The important thing to keep in mind is that the BICEP2 paper is still undergoing peer review. Critical analysis of the paper is exactly what should happen, and is happening. This type review used to be confined to the ivory towers, but with social media it now happens in the open. This is how science is done. BICEP2 has made a bold claim, and now everyone gets to whack at them like a piñata.
The BICEP2 team stands by their work, and so we’ll have to see whether it holds up to peer review. We’ll also have to wait for the Planck team to release their results on B-mode polarization. Eventually the dust will settle and we’ll have a much better handle on the results.
3 Replies to “Are the BICEP2 Results Invalid? Probably Not.”

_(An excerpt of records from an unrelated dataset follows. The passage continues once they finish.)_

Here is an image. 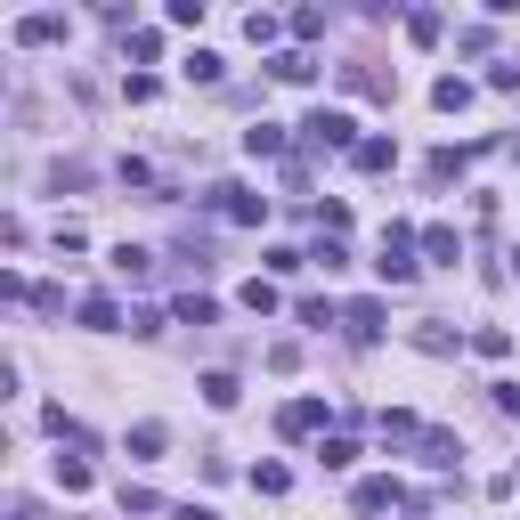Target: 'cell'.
Returning a JSON list of instances; mask_svg holds the SVG:
<instances>
[{
    "instance_id": "obj_1",
    "label": "cell",
    "mask_w": 520,
    "mask_h": 520,
    "mask_svg": "<svg viewBox=\"0 0 520 520\" xmlns=\"http://www.w3.org/2000/svg\"><path fill=\"white\" fill-rule=\"evenodd\" d=\"M301 139H309V147H325V155H334V147H350V155H358V122H350L342 106H317V114L301 122Z\"/></svg>"
},
{
    "instance_id": "obj_2",
    "label": "cell",
    "mask_w": 520,
    "mask_h": 520,
    "mask_svg": "<svg viewBox=\"0 0 520 520\" xmlns=\"http://www.w3.org/2000/svg\"><path fill=\"white\" fill-rule=\"evenodd\" d=\"M374 269H382L390 285H407V277L423 269V260H415V236H407V228H382V260H374Z\"/></svg>"
},
{
    "instance_id": "obj_3",
    "label": "cell",
    "mask_w": 520,
    "mask_h": 520,
    "mask_svg": "<svg viewBox=\"0 0 520 520\" xmlns=\"http://www.w3.org/2000/svg\"><path fill=\"white\" fill-rule=\"evenodd\" d=\"M212 212L236 220V228H260V220H269V204H260L252 187H212Z\"/></svg>"
},
{
    "instance_id": "obj_4",
    "label": "cell",
    "mask_w": 520,
    "mask_h": 520,
    "mask_svg": "<svg viewBox=\"0 0 520 520\" xmlns=\"http://www.w3.org/2000/svg\"><path fill=\"white\" fill-rule=\"evenodd\" d=\"M317 423H325V399H293V407L277 415V431H285V439H309Z\"/></svg>"
},
{
    "instance_id": "obj_5",
    "label": "cell",
    "mask_w": 520,
    "mask_h": 520,
    "mask_svg": "<svg viewBox=\"0 0 520 520\" xmlns=\"http://www.w3.org/2000/svg\"><path fill=\"white\" fill-rule=\"evenodd\" d=\"M350 504H358V512H390V504H407V488H399V480H358Z\"/></svg>"
},
{
    "instance_id": "obj_6",
    "label": "cell",
    "mask_w": 520,
    "mask_h": 520,
    "mask_svg": "<svg viewBox=\"0 0 520 520\" xmlns=\"http://www.w3.org/2000/svg\"><path fill=\"white\" fill-rule=\"evenodd\" d=\"M431 106H439V114H464V106H472V82H464V74H439V82H431Z\"/></svg>"
},
{
    "instance_id": "obj_7",
    "label": "cell",
    "mask_w": 520,
    "mask_h": 520,
    "mask_svg": "<svg viewBox=\"0 0 520 520\" xmlns=\"http://www.w3.org/2000/svg\"><path fill=\"white\" fill-rule=\"evenodd\" d=\"M415 447H423V464H431V472H455V455H464V447H455V431H423Z\"/></svg>"
},
{
    "instance_id": "obj_8",
    "label": "cell",
    "mask_w": 520,
    "mask_h": 520,
    "mask_svg": "<svg viewBox=\"0 0 520 520\" xmlns=\"http://www.w3.org/2000/svg\"><path fill=\"white\" fill-rule=\"evenodd\" d=\"M472 155H480V147H439V155L423 163V171H431V187H447V179H464V163H472Z\"/></svg>"
},
{
    "instance_id": "obj_9",
    "label": "cell",
    "mask_w": 520,
    "mask_h": 520,
    "mask_svg": "<svg viewBox=\"0 0 520 520\" xmlns=\"http://www.w3.org/2000/svg\"><path fill=\"white\" fill-rule=\"evenodd\" d=\"M171 317H179V325H220V301H212V293H179Z\"/></svg>"
},
{
    "instance_id": "obj_10",
    "label": "cell",
    "mask_w": 520,
    "mask_h": 520,
    "mask_svg": "<svg viewBox=\"0 0 520 520\" xmlns=\"http://www.w3.org/2000/svg\"><path fill=\"white\" fill-rule=\"evenodd\" d=\"M342 317H350V334H358V342H382V317H390V309H382V301H350Z\"/></svg>"
},
{
    "instance_id": "obj_11",
    "label": "cell",
    "mask_w": 520,
    "mask_h": 520,
    "mask_svg": "<svg viewBox=\"0 0 520 520\" xmlns=\"http://www.w3.org/2000/svg\"><path fill=\"white\" fill-rule=\"evenodd\" d=\"M57 33H65V17H49V9L17 17V41H25V49H41V41H57Z\"/></svg>"
},
{
    "instance_id": "obj_12",
    "label": "cell",
    "mask_w": 520,
    "mask_h": 520,
    "mask_svg": "<svg viewBox=\"0 0 520 520\" xmlns=\"http://www.w3.org/2000/svg\"><path fill=\"white\" fill-rule=\"evenodd\" d=\"M163 447H171V431L163 423H139V431H130V464H155Z\"/></svg>"
},
{
    "instance_id": "obj_13",
    "label": "cell",
    "mask_w": 520,
    "mask_h": 520,
    "mask_svg": "<svg viewBox=\"0 0 520 520\" xmlns=\"http://www.w3.org/2000/svg\"><path fill=\"white\" fill-rule=\"evenodd\" d=\"M350 163H358V171H390V163H399V139H358Z\"/></svg>"
},
{
    "instance_id": "obj_14",
    "label": "cell",
    "mask_w": 520,
    "mask_h": 520,
    "mask_svg": "<svg viewBox=\"0 0 520 520\" xmlns=\"http://www.w3.org/2000/svg\"><path fill=\"white\" fill-rule=\"evenodd\" d=\"M244 155H252V163H260V155H285V130H277V122H252V130H244Z\"/></svg>"
},
{
    "instance_id": "obj_15",
    "label": "cell",
    "mask_w": 520,
    "mask_h": 520,
    "mask_svg": "<svg viewBox=\"0 0 520 520\" xmlns=\"http://www.w3.org/2000/svg\"><path fill=\"white\" fill-rule=\"evenodd\" d=\"M82 325H90V334H114V325H122V309H114L106 293H90V301H82Z\"/></svg>"
},
{
    "instance_id": "obj_16",
    "label": "cell",
    "mask_w": 520,
    "mask_h": 520,
    "mask_svg": "<svg viewBox=\"0 0 520 520\" xmlns=\"http://www.w3.org/2000/svg\"><path fill=\"white\" fill-rule=\"evenodd\" d=\"M439 33H447V17H439V9H415V17H407V41H415V49H431Z\"/></svg>"
},
{
    "instance_id": "obj_17",
    "label": "cell",
    "mask_w": 520,
    "mask_h": 520,
    "mask_svg": "<svg viewBox=\"0 0 520 520\" xmlns=\"http://www.w3.org/2000/svg\"><path fill=\"white\" fill-rule=\"evenodd\" d=\"M269 74H277V82H309V74H317V65H309L301 49H277V57H269Z\"/></svg>"
},
{
    "instance_id": "obj_18",
    "label": "cell",
    "mask_w": 520,
    "mask_h": 520,
    "mask_svg": "<svg viewBox=\"0 0 520 520\" xmlns=\"http://www.w3.org/2000/svg\"><path fill=\"white\" fill-rule=\"evenodd\" d=\"M195 390H204V399H212V407H236V399H244V382H236V374H204V382H195Z\"/></svg>"
},
{
    "instance_id": "obj_19",
    "label": "cell",
    "mask_w": 520,
    "mask_h": 520,
    "mask_svg": "<svg viewBox=\"0 0 520 520\" xmlns=\"http://www.w3.org/2000/svg\"><path fill=\"white\" fill-rule=\"evenodd\" d=\"M236 301H244V309H252V317H277V285H269V277H252V285H244V293H236Z\"/></svg>"
},
{
    "instance_id": "obj_20",
    "label": "cell",
    "mask_w": 520,
    "mask_h": 520,
    "mask_svg": "<svg viewBox=\"0 0 520 520\" xmlns=\"http://www.w3.org/2000/svg\"><path fill=\"white\" fill-rule=\"evenodd\" d=\"M423 252H431V260H455V252H464V236H455V228H439V220H431V228H423Z\"/></svg>"
},
{
    "instance_id": "obj_21",
    "label": "cell",
    "mask_w": 520,
    "mask_h": 520,
    "mask_svg": "<svg viewBox=\"0 0 520 520\" xmlns=\"http://www.w3.org/2000/svg\"><path fill=\"white\" fill-rule=\"evenodd\" d=\"M57 488H65V496L90 488V464H82V455H57Z\"/></svg>"
},
{
    "instance_id": "obj_22",
    "label": "cell",
    "mask_w": 520,
    "mask_h": 520,
    "mask_svg": "<svg viewBox=\"0 0 520 520\" xmlns=\"http://www.w3.org/2000/svg\"><path fill=\"white\" fill-rule=\"evenodd\" d=\"M252 488H260V496H285L293 472H285V464H252Z\"/></svg>"
},
{
    "instance_id": "obj_23",
    "label": "cell",
    "mask_w": 520,
    "mask_h": 520,
    "mask_svg": "<svg viewBox=\"0 0 520 520\" xmlns=\"http://www.w3.org/2000/svg\"><path fill=\"white\" fill-rule=\"evenodd\" d=\"M114 269H122V277H130V285H139V277H155V260H147V252H139V244H122V252H114Z\"/></svg>"
},
{
    "instance_id": "obj_24",
    "label": "cell",
    "mask_w": 520,
    "mask_h": 520,
    "mask_svg": "<svg viewBox=\"0 0 520 520\" xmlns=\"http://www.w3.org/2000/svg\"><path fill=\"white\" fill-rule=\"evenodd\" d=\"M317 464H325V472H350V464H358V447H350V439H325V447H317Z\"/></svg>"
},
{
    "instance_id": "obj_25",
    "label": "cell",
    "mask_w": 520,
    "mask_h": 520,
    "mask_svg": "<svg viewBox=\"0 0 520 520\" xmlns=\"http://www.w3.org/2000/svg\"><path fill=\"white\" fill-rule=\"evenodd\" d=\"M472 350H480V358H504V350H512V334H504V325H480Z\"/></svg>"
},
{
    "instance_id": "obj_26",
    "label": "cell",
    "mask_w": 520,
    "mask_h": 520,
    "mask_svg": "<svg viewBox=\"0 0 520 520\" xmlns=\"http://www.w3.org/2000/svg\"><path fill=\"white\" fill-rule=\"evenodd\" d=\"M187 82H220V57L212 49H187Z\"/></svg>"
},
{
    "instance_id": "obj_27",
    "label": "cell",
    "mask_w": 520,
    "mask_h": 520,
    "mask_svg": "<svg viewBox=\"0 0 520 520\" xmlns=\"http://www.w3.org/2000/svg\"><path fill=\"white\" fill-rule=\"evenodd\" d=\"M415 342H423L431 358H447V350H455V334H447V325H415Z\"/></svg>"
},
{
    "instance_id": "obj_28",
    "label": "cell",
    "mask_w": 520,
    "mask_h": 520,
    "mask_svg": "<svg viewBox=\"0 0 520 520\" xmlns=\"http://www.w3.org/2000/svg\"><path fill=\"white\" fill-rule=\"evenodd\" d=\"M179 520H220V512L212 504H179Z\"/></svg>"
},
{
    "instance_id": "obj_29",
    "label": "cell",
    "mask_w": 520,
    "mask_h": 520,
    "mask_svg": "<svg viewBox=\"0 0 520 520\" xmlns=\"http://www.w3.org/2000/svg\"><path fill=\"white\" fill-rule=\"evenodd\" d=\"M9 520H41V504H25V496H17V504H9Z\"/></svg>"
}]
</instances>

I’m confused on how to think about the CMB. In my mind it’s a “wall” at the edge of the observable universe. But for us to be able to detect it, CMB photons must be flying around my apartment. I get it that they are cool, low energy, stretched by cosmic expansion, but aren’t they everywhere?
There are a few bouncing around your apartment, but that’s part of the problem. To get from the edge of the universe to your apartment, they might have bounced off a lot of things in between, which might change their properties. And, other photons that were generated in between your apartment and the edge of the observable universe may look/act similar enough to CMB photons that we have to weed them out very carefully.
I’m not sure what your basis is for your claim that Planck is junk for B-modes. The detector sensitivity is the same as BICEP2, BICEP2 had 512 pixels at a single frequency band and mapped 2% of the sky, while Planck has 32 polarization-sensitive detectors in 4 frequency bands and mapped the entire sky. Planck should be fully capable of mapping the B-modes.